**WHAT THE TASK REQUIRES**
Copy out the items below word for word, starting with the line that contains "What is the measurement" and continuing through the line that contains "6.17 meters".

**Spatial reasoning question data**

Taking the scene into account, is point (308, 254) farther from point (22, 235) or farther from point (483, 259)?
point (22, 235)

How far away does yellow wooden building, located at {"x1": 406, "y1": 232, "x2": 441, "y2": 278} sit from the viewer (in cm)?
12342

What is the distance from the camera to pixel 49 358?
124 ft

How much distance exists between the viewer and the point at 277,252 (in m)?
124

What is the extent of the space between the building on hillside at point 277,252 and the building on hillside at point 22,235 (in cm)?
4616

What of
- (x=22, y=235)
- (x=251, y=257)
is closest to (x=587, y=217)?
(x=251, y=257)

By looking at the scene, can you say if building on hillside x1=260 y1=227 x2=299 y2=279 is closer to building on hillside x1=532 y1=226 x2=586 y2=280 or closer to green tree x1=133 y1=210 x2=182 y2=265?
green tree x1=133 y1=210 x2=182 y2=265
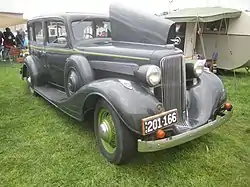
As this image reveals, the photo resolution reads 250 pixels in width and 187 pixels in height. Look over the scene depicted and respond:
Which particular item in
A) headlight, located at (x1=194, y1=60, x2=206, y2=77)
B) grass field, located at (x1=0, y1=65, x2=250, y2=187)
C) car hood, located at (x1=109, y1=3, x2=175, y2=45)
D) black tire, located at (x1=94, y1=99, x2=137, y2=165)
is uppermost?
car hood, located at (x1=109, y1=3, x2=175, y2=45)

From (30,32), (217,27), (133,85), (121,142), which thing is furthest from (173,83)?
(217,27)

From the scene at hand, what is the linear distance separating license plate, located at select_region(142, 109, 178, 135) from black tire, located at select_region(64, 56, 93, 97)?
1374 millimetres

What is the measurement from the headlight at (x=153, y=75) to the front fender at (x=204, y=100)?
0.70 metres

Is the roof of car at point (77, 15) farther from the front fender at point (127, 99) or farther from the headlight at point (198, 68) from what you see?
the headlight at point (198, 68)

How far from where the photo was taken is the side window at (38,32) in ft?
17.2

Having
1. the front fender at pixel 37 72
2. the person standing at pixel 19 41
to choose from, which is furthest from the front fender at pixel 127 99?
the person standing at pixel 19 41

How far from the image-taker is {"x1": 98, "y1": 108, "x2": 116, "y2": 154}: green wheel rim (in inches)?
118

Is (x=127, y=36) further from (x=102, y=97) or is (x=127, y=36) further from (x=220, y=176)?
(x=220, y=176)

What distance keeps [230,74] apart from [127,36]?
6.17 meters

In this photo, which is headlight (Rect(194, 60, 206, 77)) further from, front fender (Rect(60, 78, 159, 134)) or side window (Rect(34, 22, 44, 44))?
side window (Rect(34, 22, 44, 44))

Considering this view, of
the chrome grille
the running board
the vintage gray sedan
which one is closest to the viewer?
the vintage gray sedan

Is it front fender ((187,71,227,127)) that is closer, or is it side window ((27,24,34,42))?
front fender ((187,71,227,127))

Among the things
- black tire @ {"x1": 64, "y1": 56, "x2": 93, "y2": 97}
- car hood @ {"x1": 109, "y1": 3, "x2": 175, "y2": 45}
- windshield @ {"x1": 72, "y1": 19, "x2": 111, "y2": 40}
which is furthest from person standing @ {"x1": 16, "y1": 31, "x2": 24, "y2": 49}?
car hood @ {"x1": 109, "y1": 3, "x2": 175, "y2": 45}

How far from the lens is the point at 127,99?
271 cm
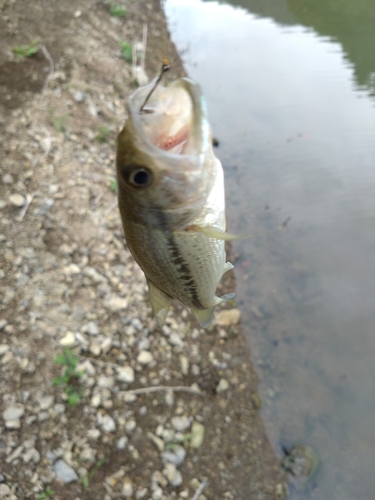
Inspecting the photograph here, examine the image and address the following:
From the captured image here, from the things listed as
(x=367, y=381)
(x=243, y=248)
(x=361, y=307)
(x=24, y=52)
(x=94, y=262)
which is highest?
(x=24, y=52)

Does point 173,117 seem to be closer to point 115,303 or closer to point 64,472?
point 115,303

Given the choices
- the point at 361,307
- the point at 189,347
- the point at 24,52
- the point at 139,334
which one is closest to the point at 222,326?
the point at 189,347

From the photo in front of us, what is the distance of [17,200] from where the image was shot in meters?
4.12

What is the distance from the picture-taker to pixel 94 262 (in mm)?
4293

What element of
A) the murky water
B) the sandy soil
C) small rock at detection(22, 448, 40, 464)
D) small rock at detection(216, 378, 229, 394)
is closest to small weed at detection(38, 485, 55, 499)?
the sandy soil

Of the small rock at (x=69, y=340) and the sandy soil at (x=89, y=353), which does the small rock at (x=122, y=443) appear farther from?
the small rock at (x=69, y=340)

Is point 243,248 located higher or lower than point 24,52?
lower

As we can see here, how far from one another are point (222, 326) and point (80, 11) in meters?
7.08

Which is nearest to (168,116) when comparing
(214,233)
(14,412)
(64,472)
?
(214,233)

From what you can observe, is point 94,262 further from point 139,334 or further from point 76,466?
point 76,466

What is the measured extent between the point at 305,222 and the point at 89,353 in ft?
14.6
...
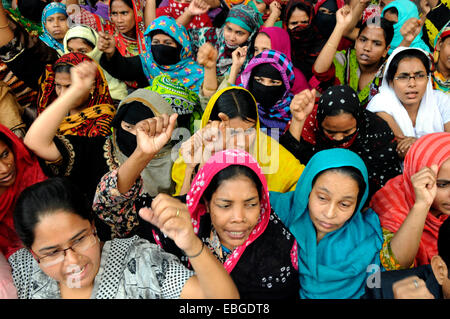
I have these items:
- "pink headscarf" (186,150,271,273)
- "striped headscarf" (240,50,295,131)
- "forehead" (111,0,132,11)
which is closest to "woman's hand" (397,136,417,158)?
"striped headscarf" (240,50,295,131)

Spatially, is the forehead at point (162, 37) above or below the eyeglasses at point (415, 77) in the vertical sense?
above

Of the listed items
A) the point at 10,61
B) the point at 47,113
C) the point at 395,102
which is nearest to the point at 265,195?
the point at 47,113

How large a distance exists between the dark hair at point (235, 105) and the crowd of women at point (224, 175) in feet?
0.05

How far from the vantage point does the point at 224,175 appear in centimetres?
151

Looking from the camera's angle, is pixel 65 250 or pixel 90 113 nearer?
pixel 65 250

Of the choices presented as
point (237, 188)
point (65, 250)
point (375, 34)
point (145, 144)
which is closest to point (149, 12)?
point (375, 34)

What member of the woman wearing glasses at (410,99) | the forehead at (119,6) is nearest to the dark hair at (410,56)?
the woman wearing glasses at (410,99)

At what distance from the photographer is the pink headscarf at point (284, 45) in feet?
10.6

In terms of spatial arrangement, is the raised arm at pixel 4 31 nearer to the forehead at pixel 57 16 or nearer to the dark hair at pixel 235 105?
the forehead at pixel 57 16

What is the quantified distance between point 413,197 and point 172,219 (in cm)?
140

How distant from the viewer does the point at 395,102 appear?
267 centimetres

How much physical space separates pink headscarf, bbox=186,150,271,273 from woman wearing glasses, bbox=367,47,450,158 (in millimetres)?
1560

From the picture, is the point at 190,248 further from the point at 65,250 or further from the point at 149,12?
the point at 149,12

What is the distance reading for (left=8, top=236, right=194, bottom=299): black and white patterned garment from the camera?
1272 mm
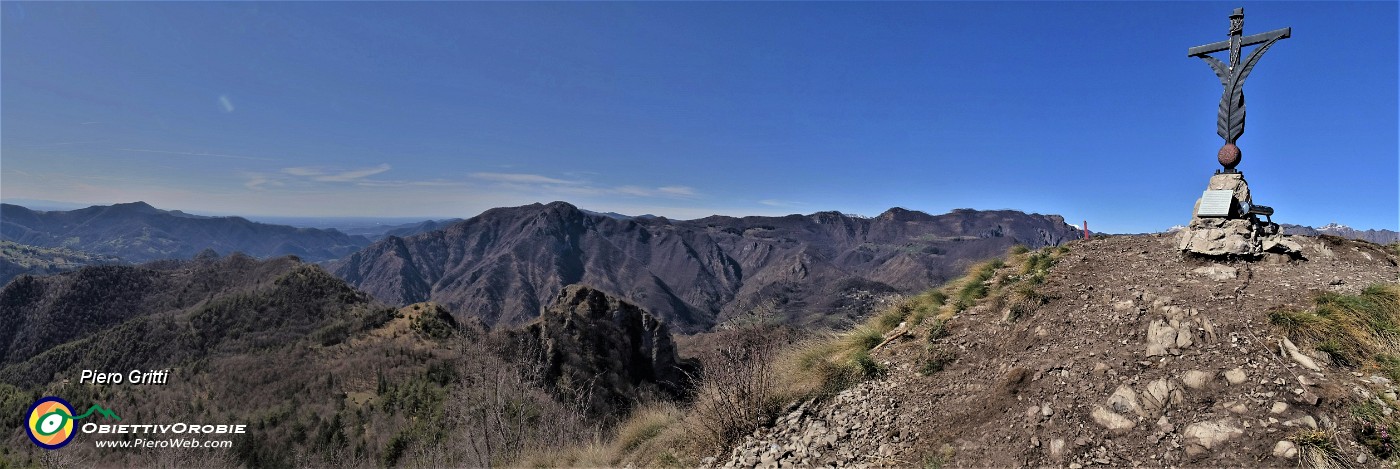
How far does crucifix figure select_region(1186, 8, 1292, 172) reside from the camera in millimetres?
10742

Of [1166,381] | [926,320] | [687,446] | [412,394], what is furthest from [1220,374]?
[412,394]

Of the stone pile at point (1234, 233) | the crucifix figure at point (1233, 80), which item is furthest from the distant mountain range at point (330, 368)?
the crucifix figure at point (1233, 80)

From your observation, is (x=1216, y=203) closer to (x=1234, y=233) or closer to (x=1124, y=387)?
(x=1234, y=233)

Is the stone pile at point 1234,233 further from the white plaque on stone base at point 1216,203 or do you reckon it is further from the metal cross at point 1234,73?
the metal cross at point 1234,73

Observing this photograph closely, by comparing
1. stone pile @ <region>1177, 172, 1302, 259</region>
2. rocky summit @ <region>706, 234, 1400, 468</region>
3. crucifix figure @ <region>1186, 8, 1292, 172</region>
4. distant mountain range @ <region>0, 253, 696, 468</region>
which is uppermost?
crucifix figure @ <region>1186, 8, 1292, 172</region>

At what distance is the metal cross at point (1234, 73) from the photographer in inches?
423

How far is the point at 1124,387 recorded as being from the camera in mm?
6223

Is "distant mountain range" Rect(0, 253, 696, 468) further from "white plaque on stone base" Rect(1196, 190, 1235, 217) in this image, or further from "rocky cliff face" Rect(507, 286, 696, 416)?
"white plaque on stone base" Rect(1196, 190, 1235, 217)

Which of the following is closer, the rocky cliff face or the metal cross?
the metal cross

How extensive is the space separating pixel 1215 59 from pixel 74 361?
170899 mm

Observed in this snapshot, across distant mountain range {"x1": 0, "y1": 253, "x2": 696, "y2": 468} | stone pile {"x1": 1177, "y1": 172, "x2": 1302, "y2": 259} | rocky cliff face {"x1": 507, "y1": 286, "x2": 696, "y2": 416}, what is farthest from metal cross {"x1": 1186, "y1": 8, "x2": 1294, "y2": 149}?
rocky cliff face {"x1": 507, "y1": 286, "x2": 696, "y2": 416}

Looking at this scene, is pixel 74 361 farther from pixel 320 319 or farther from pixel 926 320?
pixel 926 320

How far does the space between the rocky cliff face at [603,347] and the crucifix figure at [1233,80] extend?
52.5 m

**ANSWER FOR THIS EXERCISE**
What is the measurement from the headlight at (x=153, y=75) to the front fender at (x=204, y=100)?
0.70 metres

Is the roof of car at point (77, 15) farther from the front fender at point (127, 99) or farther from the headlight at point (198, 68) from what you see?
the headlight at point (198, 68)

How far from where the photo was taken is the side window at (38,32) in ft?
17.2

Having
1. the front fender at pixel 37 72
2. the person standing at pixel 19 41
to choose from, which is furthest from the front fender at pixel 127 99?
the person standing at pixel 19 41

How far from the image-taker is {"x1": 98, "y1": 108, "x2": 116, "y2": 154}: green wheel rim (in inches)?
118

Is (x=127, y=36) further from (x=102, y=97) or is (x=127, y=36) further from (x=220, y=176)?
(x=220, y=176)

What distance keeps [230,74] apart from [127,36]?
6.17 meters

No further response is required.